Effect of Bempedoic Acid vs Placebo Added to Maximally Tolerated Statins on Low-Density Lipoprotein Cholesterol in Patients at High Risk for Cardiovascular Disease: The CLEAR Wisdom Randomized Clinical Trial

Abstract

Importance: Additional treatment options are needed for patients who do not achieve sufficient reduction in low-density lipoprotein cholesterol (LDL-C) level with available lipid-lowering therapies.

Objective: To assess the efficacy of bempedoic acid vs placebo in patients at high cardiovascular risk receiving maximally tolerated lipid-lowering therapy.

Design, setting, and participants: Phase 3, randomized, double-blind, placebo-controlled clinical trial conducted at 91 clinical sites in North America and Europe from November 2016 to September 2018, with a final date of follow-up of September 22, 2018. A total of 779 patients with atherosclerotic cardiovascular disease, heterozygous familial hypercholesterolemia, or both met randomization criteria, which included LDL-C level 70 mg/dL (1.8 mmol/L) or greater while receiving maximally tolerated lipid-lowering therapy.

Interventions: Patients were randomized 2:1 to treatment with bempedoic acid (180 mg) (n = 522) or placebo (n = 257) once daily for 52 weeks.

Main outcomes and measures: The primary end point was percent change from baseline in LDL-C level at week 12. Secondary measures included changes in levels of lipids, lipoproteins, and biomarkers.

Results: Among 779 randomized patients (mean age, 64.3 years; 283 women [36.3%]), 740 (95.0%) completed the trial. At baseline, mean LDL-C level was 120.4 (SD, 37.9) mg/dL. Bempedoic acid lowered LDL-C levels significantly more than placebo at week 12 (-15.1% vs 2.4%, respectively; difference, -17.4% [95% CI, -21.0% to -13.9%]; P < .001). Significant reductions with bempedoic acid vs placebo were observed at week 12 for non-high-density lipoprotein cholesterol (-10.8% vs 2.3%; difference, -13.0% [95% CI, -16.3% to -9.8%]; P < .001), total cholesterol (-9.9% vs 1.3%; difference, -11.2% [95% CI, -13.6% to -8.8%]; P < .001), apolipoprotein B (-9.3% vs 3.7%; difference, -13.0% [95% CI, -16.1% to -9.9%]; P < .001), and high-sensitivity C-reactive protein (median, -18.7% vs -9.4%; difference, -8.7% [asymptotic confidence limits, -17.2% to -0.4%]; P = .04). Common adverse events included nasopharyngitis (5.2% vs 5.1% with bempedoic acid and placebo, respectively), urinary tract infection (5.0% vs 1.9%), and hyperuricemia (4.2% vs 1.9%).

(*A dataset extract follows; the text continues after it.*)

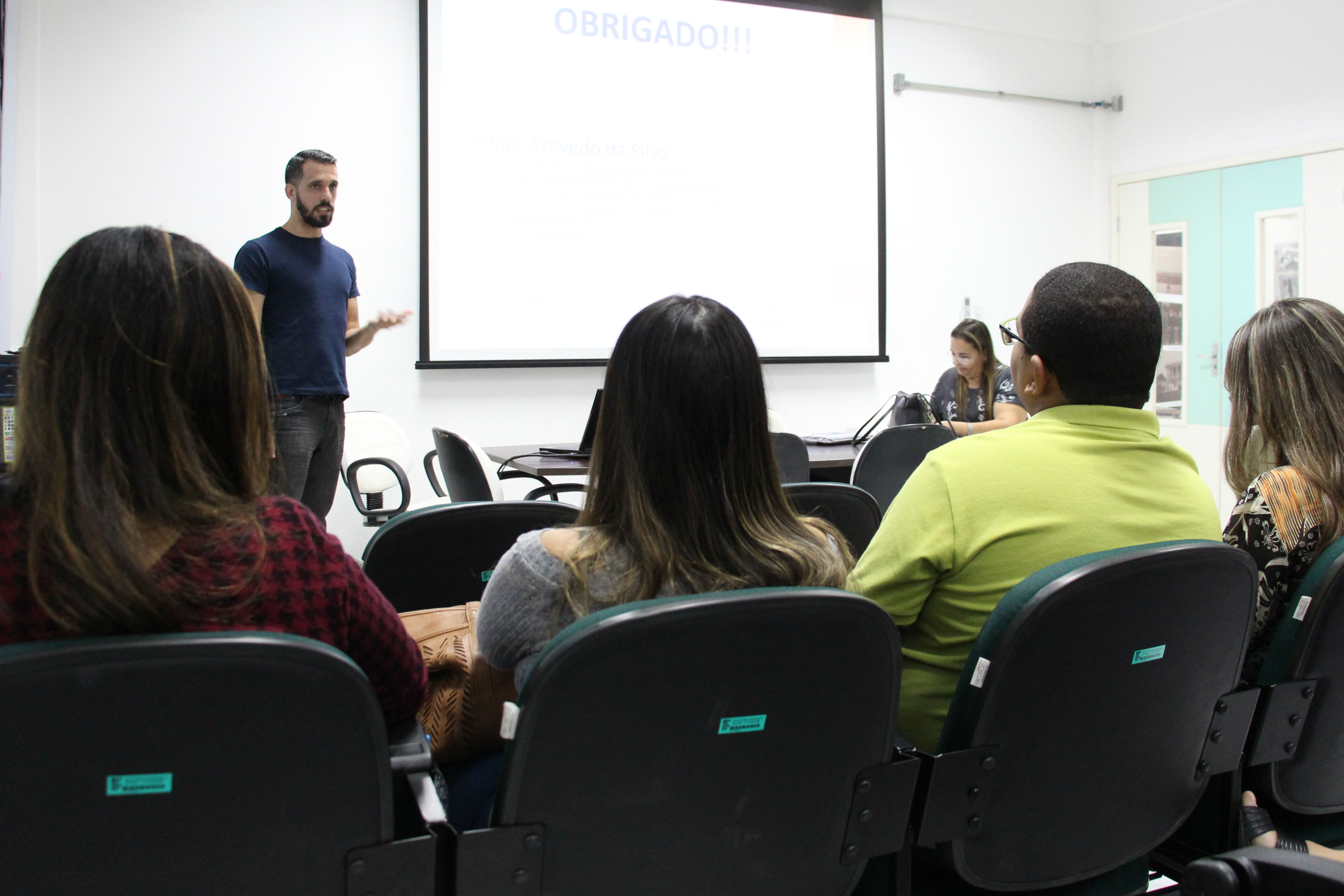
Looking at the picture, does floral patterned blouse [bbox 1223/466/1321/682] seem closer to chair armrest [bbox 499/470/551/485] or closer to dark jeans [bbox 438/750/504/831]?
dark jeans [bbox 438/750/504/831]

Conclusions and relevance: Among patients at high risk for cardiovascular disease receiving maximally tolerated statins, the addition of bempedoic acid compared with placebo resulted in a significant lowering of LDL-C level over 12 weeks. Further research is needed to assess the durability and clinical effect as well as long-term safety.

Trial registration: ClinicalTrials.gov Identifier: NCT02991118.

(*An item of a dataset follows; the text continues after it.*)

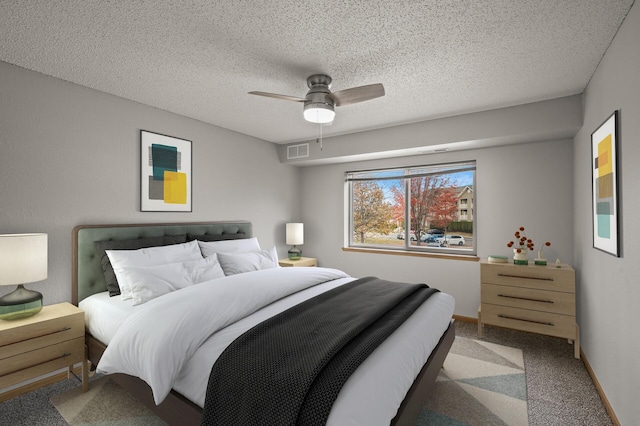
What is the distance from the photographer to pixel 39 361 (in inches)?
82.4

Figure 1.. Participant Flow in the CLEAR Wisdom Randomized Clinical Trial

Discontinuations are categorized by the primary reason for discontinuation. If a patient had a fatal adverse event and the death occurred at the end of treatment or study, then “death” was reported as the primary reason for both discontinuation of study treatment and discontinuation from the study. If a patient had a fatal adverse event and the death occurred after the end of treatment, “adverse event” was reported as the primary reason for discontinuation of study treatment, and “death” as the primary reason for discontinuation from the study. ^aComprising patients who discontinued study drug but continued with study visits and assessments. ^bFour patients (3 bempedoic acid, 1 placebo) discontinued study drug after implementation of a protocol amendment that made them no longer eligible for study treatment because of use of simvastatin at an average daily dose of 40 mg or greater.

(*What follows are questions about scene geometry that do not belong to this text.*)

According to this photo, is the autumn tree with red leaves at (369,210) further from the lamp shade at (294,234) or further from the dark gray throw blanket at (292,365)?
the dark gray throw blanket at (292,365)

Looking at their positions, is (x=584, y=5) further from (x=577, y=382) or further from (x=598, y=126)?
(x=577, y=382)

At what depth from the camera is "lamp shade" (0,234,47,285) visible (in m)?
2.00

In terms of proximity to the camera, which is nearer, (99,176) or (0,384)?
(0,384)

Figure 2.. Effect of Bempedoic Acid on Low-Density Lipoprotein Cholesterol (LDL-C) Level

A, Error bars indicate 95% CIs. Numbers of patients at each time point are those with evaluable data per treatment group; no imputation was performed for missing data. See eTable 1 in Supplement 3 for data. B, Boxes indicate 25th and 75th percentiles; horizontal lines within boxes indicate median LDL-C values; error bars indicate Tukey-style upper and lower bounds; points beyond the error bars indicate individual patient values outside of this range.